-- Records to process follows --
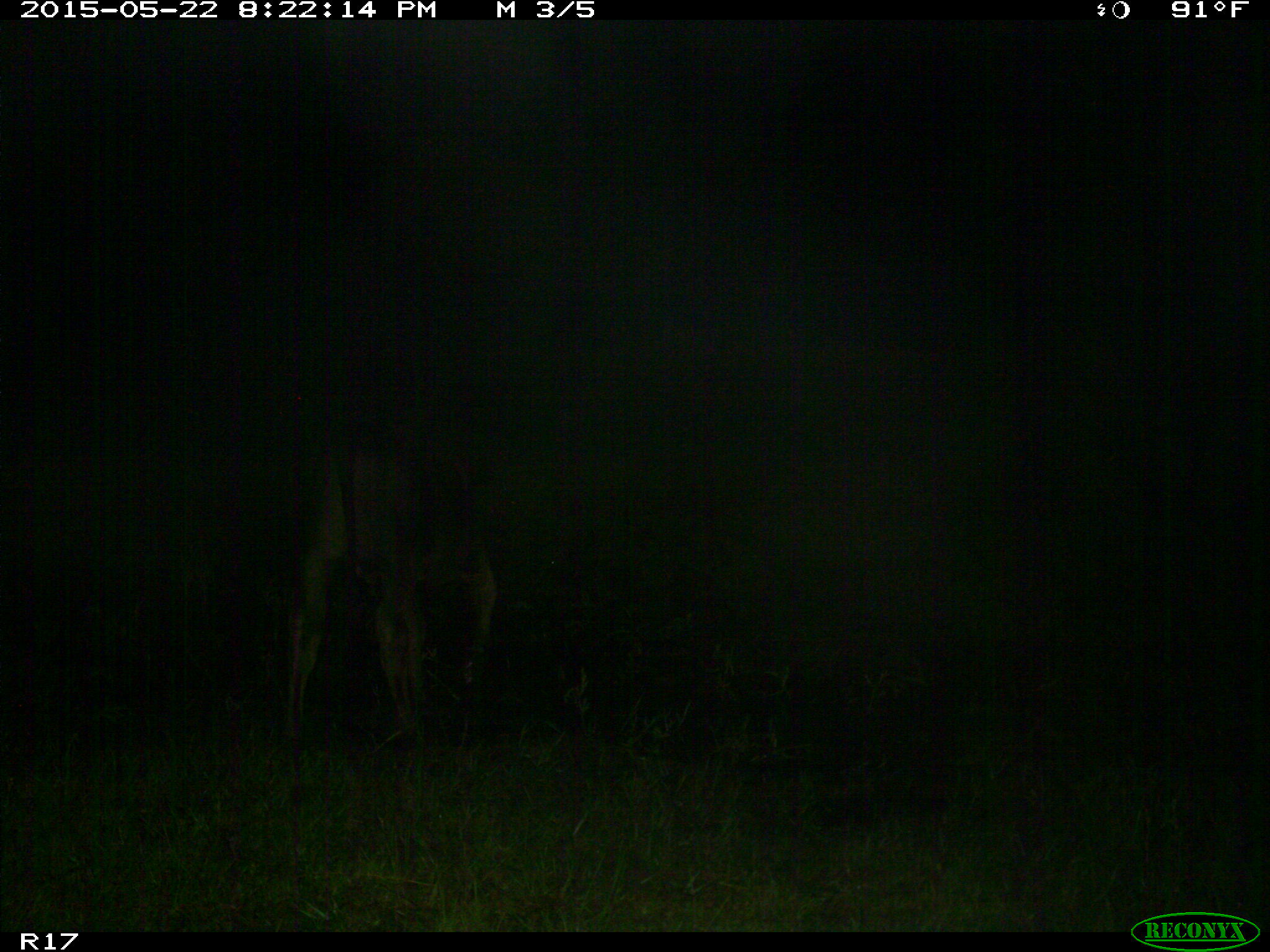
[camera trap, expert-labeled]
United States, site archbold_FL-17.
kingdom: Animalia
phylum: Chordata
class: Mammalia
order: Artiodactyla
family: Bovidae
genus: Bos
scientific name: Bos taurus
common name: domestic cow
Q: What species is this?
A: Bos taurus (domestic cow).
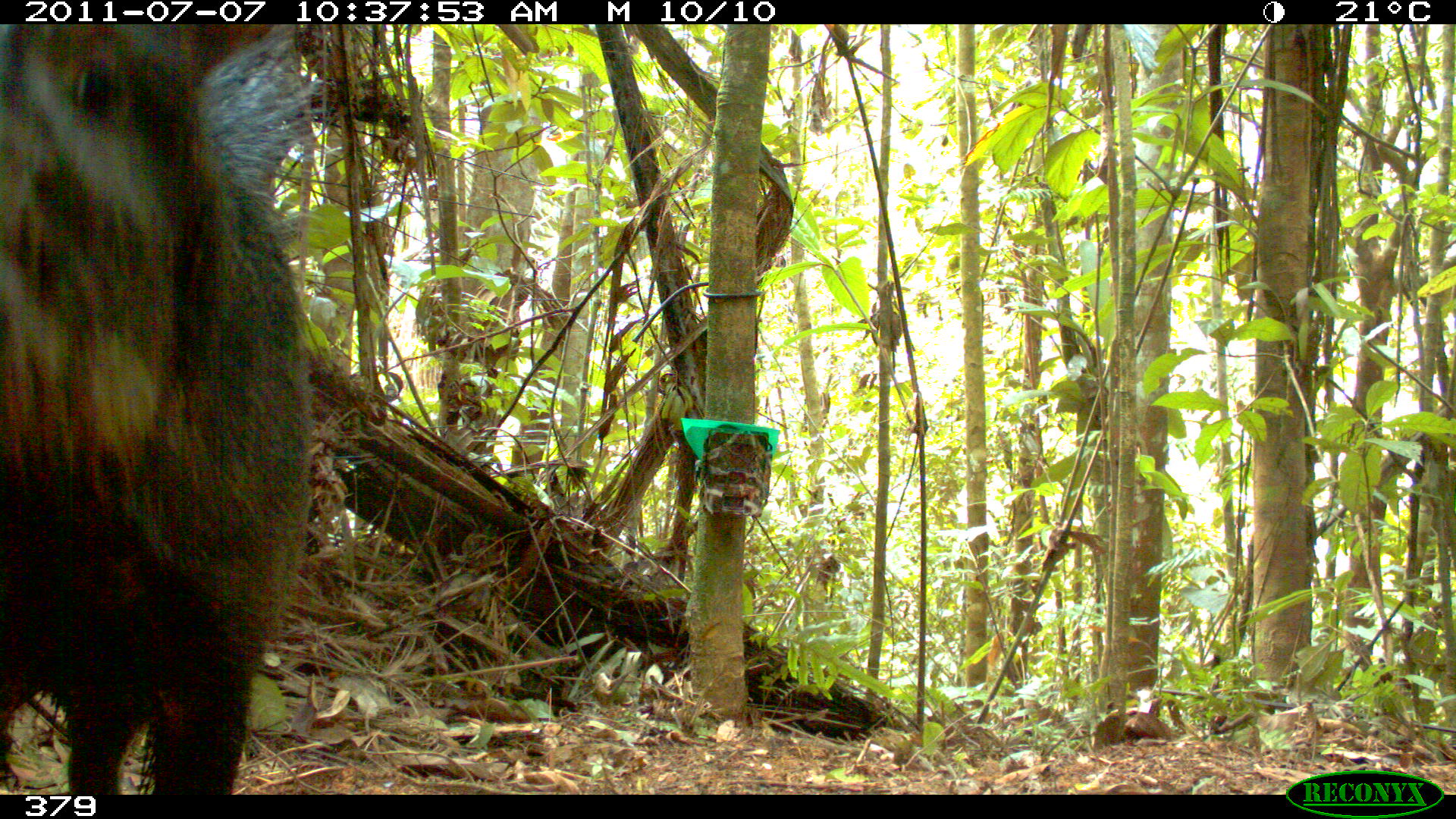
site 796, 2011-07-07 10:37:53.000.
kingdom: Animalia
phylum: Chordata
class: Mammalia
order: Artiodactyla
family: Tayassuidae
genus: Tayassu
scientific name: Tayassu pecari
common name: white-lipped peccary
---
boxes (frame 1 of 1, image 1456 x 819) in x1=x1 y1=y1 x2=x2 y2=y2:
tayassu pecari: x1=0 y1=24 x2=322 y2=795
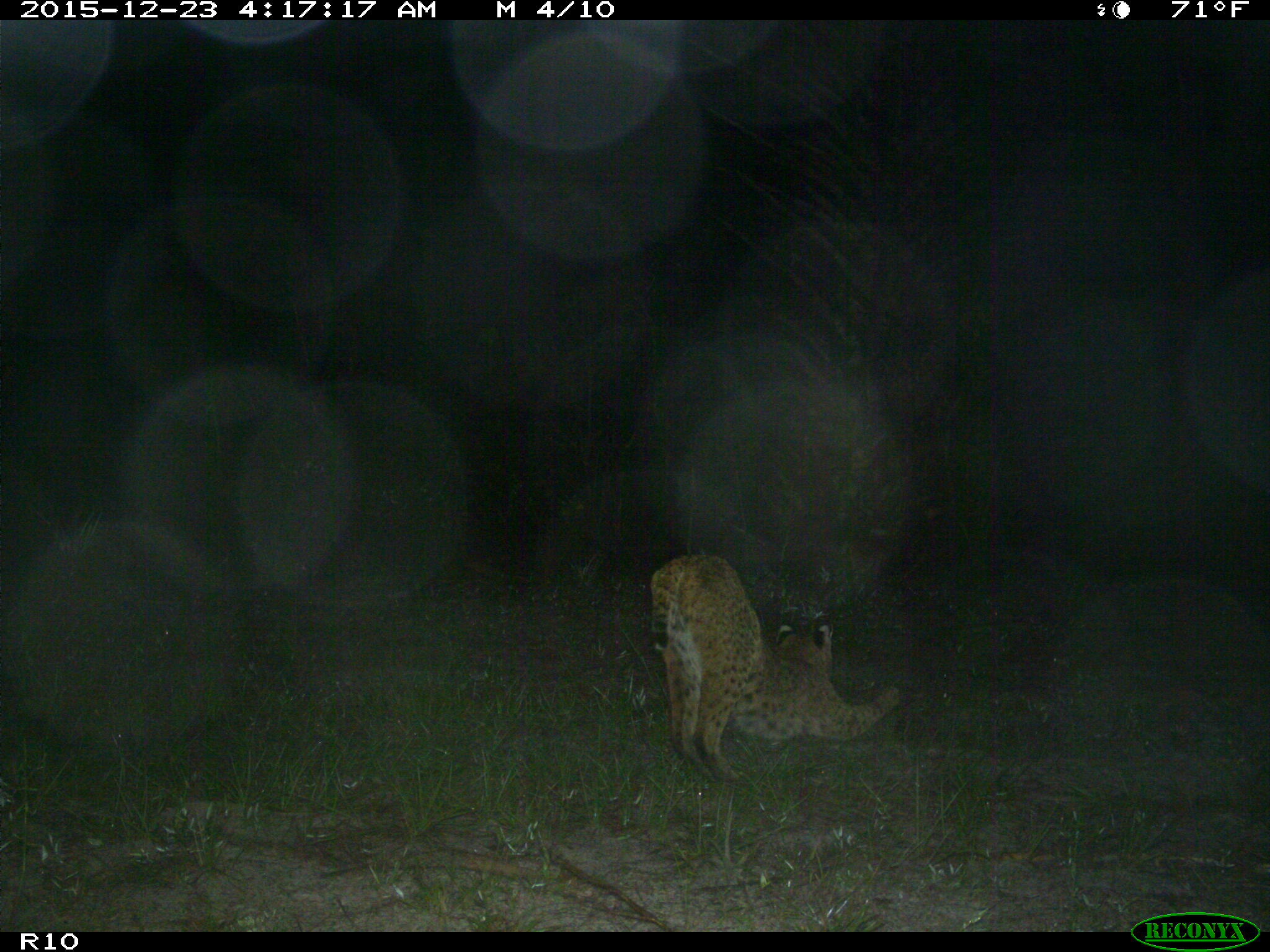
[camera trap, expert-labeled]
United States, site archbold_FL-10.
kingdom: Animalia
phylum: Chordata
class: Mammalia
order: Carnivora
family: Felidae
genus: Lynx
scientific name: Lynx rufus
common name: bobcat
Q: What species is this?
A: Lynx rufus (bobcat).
-- Records to process concluded --
-- Records to process follows --
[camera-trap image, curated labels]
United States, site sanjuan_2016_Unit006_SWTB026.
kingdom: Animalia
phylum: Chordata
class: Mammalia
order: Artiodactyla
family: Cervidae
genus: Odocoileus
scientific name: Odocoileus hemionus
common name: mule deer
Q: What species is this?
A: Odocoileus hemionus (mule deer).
-- Records to process concluded --
-- Records to process follows --
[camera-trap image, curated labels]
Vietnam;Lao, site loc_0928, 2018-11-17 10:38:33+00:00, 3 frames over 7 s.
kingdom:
-- Records to process concluded --
**Directions:** How would the lines above read from the one with "scientific name: Tayassu pecari" to the one with "A: Lynx rufus (bobcat).", inclusive, with no pictures? Write them out exactly.

**Your response:**
scientific name: Tayassu pecari
common name: white-lipped peccary
---
boxes (frame 1 of 1, image 1456 x 819) in x1=x1 y1=y1 x2=x2 y2=y2:
tayassu pecari: x1=0 y1=24 x2=322 y2=795
[camera trap, expert-labeled]
United States, site archbold_FL-10.
kingdom: Animalia
phylum: Chordata
class: Mammalia
order: Carnivora
family: Felidae
genus: Lynx
scientific name: Lynx rufus
common name: bobcat
Q: What species is this?
A: Lynx rufus (bobcat).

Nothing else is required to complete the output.